> 指示
• 1. ユング心理学の基本用語集によると、「ユングスタディ」はどのくらいの頻度で開催されていますか。
• 2. ユング心理学の基本用語集のうち、「しかし実際に、ユングが「無意」から「形で現れているのだと考える。」までの箇所を一字一句違えずに書き写してください。
• 3. ユング心理学の基本用語集の本文を、最後の文の後から続けて書き進めてください。

> 本文
· · · · ·

この基本用語集では、いくつかのテーマごとに分けて、基本用語の簡単な説明をしています。網羅的なものではありませんが、ユングのテキストを読む上で必要となる重要なポイントをおさえることを目的としています。用語の表記は日本語、ドイツ語、英語の順になります。
ユング心理学研究会では、ユングのテキストを読み進める会「ユングスタディ」を月一回のペースで開催しています。その際に参加者が参照できるものとしてこの基本用語集は企画されました。内容については会の参加者による議論や検討を経て、最終的にここにある形へと結実しています。会の参加者の利便性を鑑みてこれを会のHP 上に掲載することにしました。この用語集の著作権はユング心理学研究会に帰属します。
● 意識と無意識
意識 Bewußtsein, consciousness
無意識 das Unbewußte, the unconscious
個人的無意識 persönliche Unbewußte, personal unconscious
集合的無意識 kollective Unbewußte, collective unconscious
● 心の様々な構成要素
コンプレックス Komplex, complex
心 Psyche, psyche
自己 Selbst, Self
自我 Ich, ego(I)
ペルソナ Persona, persona
こころ(たましい) Seele, soul
アニマ/アニムス Anima/Animus, anima/animus
● タイプ論
タイプ Typus,type
外向 Extraversion,extraversion
内向 Introversion, introversion
機能 Function, function
● 個性化過程
個性化 Individuation, individuation
シンボル Symbol, symbol
● 元型論
元型 Archetypus, archtype
共時性(シンクロニシティ) Synchronizität, synchronicity
意識 Bewußtsein, consciousness
自我が心的内容と関係を持ち、その関係が自我に感じられている状態のこと。
無意識 das Unbewußte, the unconscious
一義的には、当人にとって意識的でない、すべての心的内容や心的過程のこと。
しかし実際に、ユングが「無意識」という言葉で問題にする事象は、単に意識されていない事柄ではなく、むしろ意識領域の中に現れてきてはいるが、意識のコントロール下にないもののことである場合が多い。何かがしたいと思っても、その通りにできない、むしろ別の方向へと自然と言動が向かってしまう、そういった状況をユングは、活性化した無意識内容が当人の意識的な意図に反する形で現れているのだと考える。
個人的無意識 persönliche Unbewußte, personal unconscious
個人の成長過程で獲得された個人的な無意識内容のこと。適切な意識化がなされれば意識することは可能で、当人のアイデンティティの重要な要素となる。

· · · · ·

> 提供項目

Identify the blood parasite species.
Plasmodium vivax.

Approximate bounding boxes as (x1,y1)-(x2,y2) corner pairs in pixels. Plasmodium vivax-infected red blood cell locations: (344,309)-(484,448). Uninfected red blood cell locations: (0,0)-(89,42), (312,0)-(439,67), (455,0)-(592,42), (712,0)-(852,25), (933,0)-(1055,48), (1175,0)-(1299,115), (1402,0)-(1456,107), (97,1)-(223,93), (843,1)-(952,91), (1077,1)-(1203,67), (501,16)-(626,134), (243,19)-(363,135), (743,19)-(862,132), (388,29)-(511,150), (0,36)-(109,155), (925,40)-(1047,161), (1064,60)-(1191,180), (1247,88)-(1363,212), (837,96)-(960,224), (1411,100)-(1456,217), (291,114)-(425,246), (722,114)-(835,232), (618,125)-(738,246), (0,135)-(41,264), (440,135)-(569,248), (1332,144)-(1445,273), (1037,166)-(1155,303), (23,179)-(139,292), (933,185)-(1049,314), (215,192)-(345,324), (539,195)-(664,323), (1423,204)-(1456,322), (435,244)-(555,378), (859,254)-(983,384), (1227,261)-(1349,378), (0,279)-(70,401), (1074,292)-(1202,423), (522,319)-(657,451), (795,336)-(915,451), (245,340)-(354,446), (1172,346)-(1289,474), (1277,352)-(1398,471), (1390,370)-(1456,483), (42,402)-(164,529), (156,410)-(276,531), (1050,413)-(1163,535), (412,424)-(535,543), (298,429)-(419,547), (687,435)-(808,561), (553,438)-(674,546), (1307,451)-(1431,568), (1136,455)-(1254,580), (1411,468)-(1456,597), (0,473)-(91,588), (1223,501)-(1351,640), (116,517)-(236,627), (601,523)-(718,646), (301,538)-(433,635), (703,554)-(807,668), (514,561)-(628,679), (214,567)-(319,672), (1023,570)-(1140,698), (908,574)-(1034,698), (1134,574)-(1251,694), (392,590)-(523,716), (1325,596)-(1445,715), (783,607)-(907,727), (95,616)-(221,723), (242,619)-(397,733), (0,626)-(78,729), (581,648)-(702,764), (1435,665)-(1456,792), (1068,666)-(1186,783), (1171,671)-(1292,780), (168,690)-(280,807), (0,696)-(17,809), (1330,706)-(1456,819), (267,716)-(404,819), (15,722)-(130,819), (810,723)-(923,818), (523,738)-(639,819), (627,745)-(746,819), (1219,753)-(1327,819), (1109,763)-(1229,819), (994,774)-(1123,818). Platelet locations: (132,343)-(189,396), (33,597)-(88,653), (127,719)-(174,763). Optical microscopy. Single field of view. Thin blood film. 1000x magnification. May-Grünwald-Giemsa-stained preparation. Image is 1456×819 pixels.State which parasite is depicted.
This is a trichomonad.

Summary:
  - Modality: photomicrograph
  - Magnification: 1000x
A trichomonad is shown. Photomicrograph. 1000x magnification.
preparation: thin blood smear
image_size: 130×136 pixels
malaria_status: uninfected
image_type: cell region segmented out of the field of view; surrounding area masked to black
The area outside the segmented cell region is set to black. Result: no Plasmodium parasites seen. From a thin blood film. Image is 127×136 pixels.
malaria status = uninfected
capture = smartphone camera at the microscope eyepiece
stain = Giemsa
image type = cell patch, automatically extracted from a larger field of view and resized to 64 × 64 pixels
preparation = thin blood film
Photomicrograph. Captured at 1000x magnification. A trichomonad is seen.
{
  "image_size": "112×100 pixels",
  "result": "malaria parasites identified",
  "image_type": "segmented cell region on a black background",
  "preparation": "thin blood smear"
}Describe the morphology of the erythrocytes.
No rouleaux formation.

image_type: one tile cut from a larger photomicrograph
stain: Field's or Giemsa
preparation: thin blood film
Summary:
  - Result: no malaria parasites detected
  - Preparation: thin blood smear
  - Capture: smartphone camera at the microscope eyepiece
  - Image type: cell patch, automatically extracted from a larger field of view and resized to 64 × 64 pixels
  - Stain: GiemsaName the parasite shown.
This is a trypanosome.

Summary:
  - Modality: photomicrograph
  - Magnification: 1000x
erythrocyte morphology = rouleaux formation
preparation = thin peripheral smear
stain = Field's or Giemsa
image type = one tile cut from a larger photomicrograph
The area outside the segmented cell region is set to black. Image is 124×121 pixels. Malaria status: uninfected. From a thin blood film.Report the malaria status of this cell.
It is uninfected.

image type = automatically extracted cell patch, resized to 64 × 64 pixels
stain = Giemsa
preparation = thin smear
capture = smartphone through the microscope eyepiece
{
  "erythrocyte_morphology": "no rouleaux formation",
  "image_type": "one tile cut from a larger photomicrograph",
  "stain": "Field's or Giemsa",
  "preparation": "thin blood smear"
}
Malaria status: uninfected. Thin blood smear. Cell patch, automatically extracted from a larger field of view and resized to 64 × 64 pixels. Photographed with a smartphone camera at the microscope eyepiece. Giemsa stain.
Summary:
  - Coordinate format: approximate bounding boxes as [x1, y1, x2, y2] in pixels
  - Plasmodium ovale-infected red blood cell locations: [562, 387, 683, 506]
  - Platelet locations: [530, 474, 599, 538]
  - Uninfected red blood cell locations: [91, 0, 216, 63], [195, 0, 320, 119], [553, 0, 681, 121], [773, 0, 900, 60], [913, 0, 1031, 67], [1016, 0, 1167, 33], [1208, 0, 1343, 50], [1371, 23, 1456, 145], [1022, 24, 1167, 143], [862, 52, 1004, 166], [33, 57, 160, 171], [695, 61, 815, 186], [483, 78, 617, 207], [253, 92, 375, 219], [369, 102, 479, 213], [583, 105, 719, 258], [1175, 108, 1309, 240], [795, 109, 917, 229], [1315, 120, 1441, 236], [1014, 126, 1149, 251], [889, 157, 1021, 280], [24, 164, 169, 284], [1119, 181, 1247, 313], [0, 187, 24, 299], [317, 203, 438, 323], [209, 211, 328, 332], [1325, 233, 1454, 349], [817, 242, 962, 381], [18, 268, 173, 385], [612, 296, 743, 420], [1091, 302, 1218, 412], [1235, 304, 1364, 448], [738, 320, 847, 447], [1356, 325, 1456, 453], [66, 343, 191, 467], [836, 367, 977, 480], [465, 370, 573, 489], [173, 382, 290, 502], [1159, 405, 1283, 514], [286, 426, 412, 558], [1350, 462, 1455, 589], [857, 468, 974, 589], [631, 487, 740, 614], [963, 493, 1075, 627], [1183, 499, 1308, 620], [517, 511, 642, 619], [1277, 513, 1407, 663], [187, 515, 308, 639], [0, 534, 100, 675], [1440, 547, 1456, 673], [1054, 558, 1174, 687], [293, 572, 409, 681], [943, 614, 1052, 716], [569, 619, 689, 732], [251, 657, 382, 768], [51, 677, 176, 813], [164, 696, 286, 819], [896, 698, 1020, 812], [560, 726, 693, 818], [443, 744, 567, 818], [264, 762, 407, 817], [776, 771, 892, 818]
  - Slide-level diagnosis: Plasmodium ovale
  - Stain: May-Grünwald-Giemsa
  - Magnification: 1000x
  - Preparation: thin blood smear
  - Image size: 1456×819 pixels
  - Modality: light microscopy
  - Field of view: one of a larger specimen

· · · · ·

> 解答
• 1. 月一回のペースで開催されています。

• 2.
しかし実際に、ユングが「無意識」という言葉で問題にする事象は、単に意識されていない事柄ではなく、むしろ意識領域の中に現れてきてはいるが、意識のコントロール下にないもののことである場合が多い。何かがしたいと思っても、その通りにできない、むしろ別の方向へと自然と言動が向かってしまう、そういった状況をユングは、活性化した無意識内容が当人の意識的な意図に反する形で現れているのだと考える。

• 3.
集合的無意識 kollective Unbewußte, collective unconscious
人類一般に共通し、遺伝によって大勢の人々に同時に備わっている無意識内容。「元型」と呼ばれる集合的な型をもつ。元型的イメージとして意識領域に現れるが、元型そのものは意識できないとされる。
★ 個人的無意識と集合的無意識との関係に注意!
両者は論理的には、個と類、具体的事物とパターンの関係にある。例えば、特定の犬(ポチ、シロ、等)と「イヌ」という動物種の概念との関係がこれに当たる。同様に、個人的無意識としての各々の母親コンプレックスの背後には、それらの共通の要素の型となる集合的無意識の母元型があることになる。したがって両者は基本的には概念的区分けで、実際には不可分にしか現れえないが、現実の対応において両者を区別して考えることは重要である。
1.基本的な構成要素
コンプレックス Komplex, complex
さまざまなイメージや観念が、共通の感情の調子によって結びついて一個の複合体(コンプレックス)になったもの。心の高位の基本的な構成単位で、ユングは人間の心を、様々な機能コンプレックスがそれぞれに関係し合うシステムとして考えていた。
ユング初期の業績である言語連想実験においては、被験者にとって何らかの感情的こだわりのある事項に関係する言葉を投げかけると、反応時間が長くなったり身体的情動的反応が現れたりと、本人が意図しない反応が現れ、当人はそれを意識的にはコントロールできなくなる。これがコンプレックス反応で、何らかのコンプレックスが活性化すると、それが強い情動を伴って当人の意識的過程を阻害し、当人の意識の状態や構えと相容れない状況を引き起こしてしまう。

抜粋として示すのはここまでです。